The Film: Up Close & Personal (1996)

The Principals: Director: Jon Avnet.  Michelle Pfeiffer, Robert Redford, Stockard Channing, Joe Mantegna, Kate Nelligan, Glenn Plummer, James Rebhorn, Noble Willingham.

The Premise: Intended to be based on the story of late newscaster Jessica Savitch, the film ended up being an A Star is Born take on an eager female news reporter wannabe, Tally Atwater (Pfeiffer), whose career is mentored by former hotshot hard news man, Warren Justice (Redford), all the way to network anchor.  Along the way, they fall in love, and as Tally’s career grows, Warren gets the bug to try to be a legit news man again, rather than just hiding in Miami as a news producer after flaming out in Washington due to his intractable nature and failure to compromise.  But on the eve of her greatest success…tragedy.

Is It Good: OK, I’m putting myself out there, I realize this.  But I figure there’s one, maybe two chick flicks we as guys won’t admit for which we don’t run screaming for the nearest shotgun for either our heads or the TV.  Up Close & Personal is one for me.  Yes, for a story that was inspired by Jessica Savitch, it’s laughable that it turned out the way it did.  This resulted due to commercial decisions by the producers and for Touchstone Pictures to go with an uplifting drama rather than the train (car) wreck Savitch’s life ended up being.  So rather than Michelle Pfeiffer’s Tally ending up upside down in a car in a river, she’s happily married to Robert Redford…until he and his hiking boots get machine gunned in Panama that is.
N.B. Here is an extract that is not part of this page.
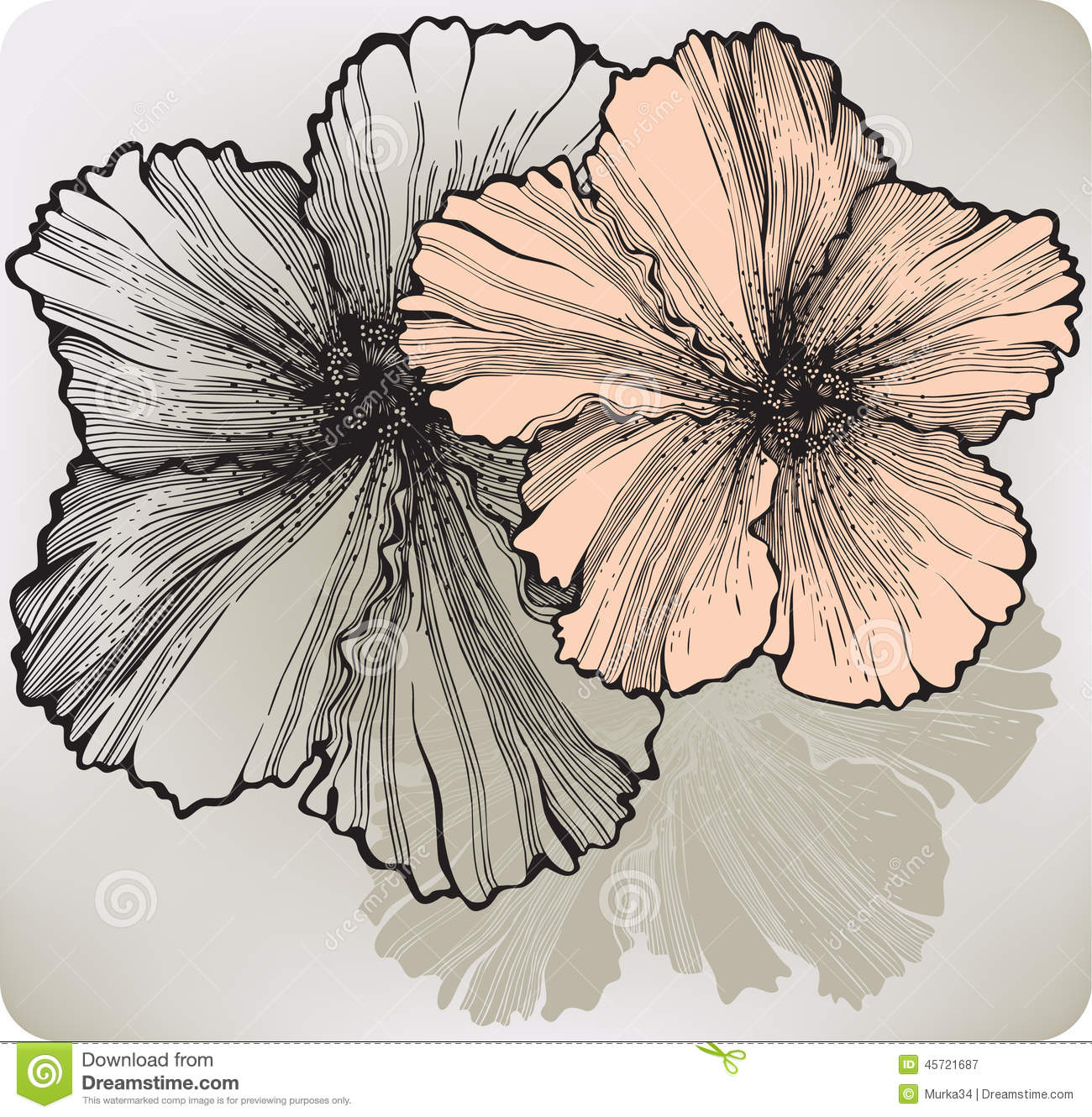 Blooming Hibiscus Flower Hand Drawing Vector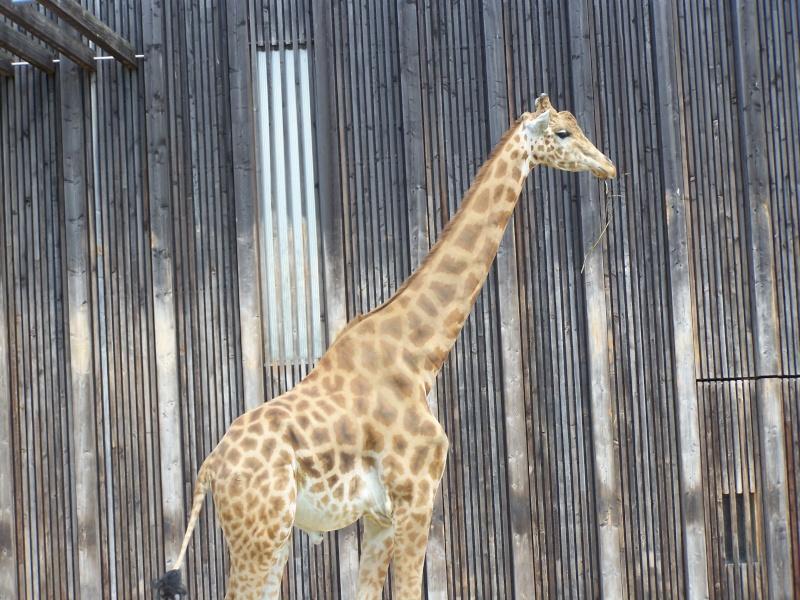 Parc animalier de la tête d'or. 100_3018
It’s really the interaction between Redford and Pfeiffer for this film.  As Justice, Redford echoed Martin Bishop in the far superior Sneakers from four years prior with his easy charm and brusque manner with the smug idiots in his chosen field.  His walking out of a job interview with a young news exec named who doesn’t know who he is (was) was a nice little “fuck off” moment.  Redford wasn’t Bob Woodward here by a friggin’ couple of light years, but he was likable as only Redford could be.  He almost single-handedly lifted this movie from the complete romantic dreck it otherwise…okay, it was complete romantic dreck.  But it could have been even far more dreck-ful than it ended up being.  As for Pfeiffer, her Tally was, well easy to watch I could say.  The role was well below her capabilities, but again, her interaction with Redford had a not unaffecting quality to it.

Plus, UC&P did have some nice turns by people such as the often very good James Rebhorn.  Stockard Channing put in a nice snooty (i.e. bitchy) performance as stuck up veteran anchor Marsha McGrath.  Noble Willingham was criminally underused, and Joe Mantegna was alright as the unfortunately-named Bucky Terranova.  Yes, there is the Diane Warren-penned, Celine Dion theme song, “Because You Loved Me” (damn thing received an Oscar nomination fro cripes sake).  But one laughably quickie montage (they frolic on a beach) and it’s mostly over.

Is It Worth A Look: My guess is you’ve probably seen it, maybe even (gasp) not hated it, but you won’t ever admit it.  Even to yourself.  Ebert did give it 3 stars out of 4 though.

Random Anecdotes: DeDee Pfeiffer, Michelle’s younger sister, put in a turn as Tally’s younger sister, Luanne.

Cinematic Soulmates: A Star is Born.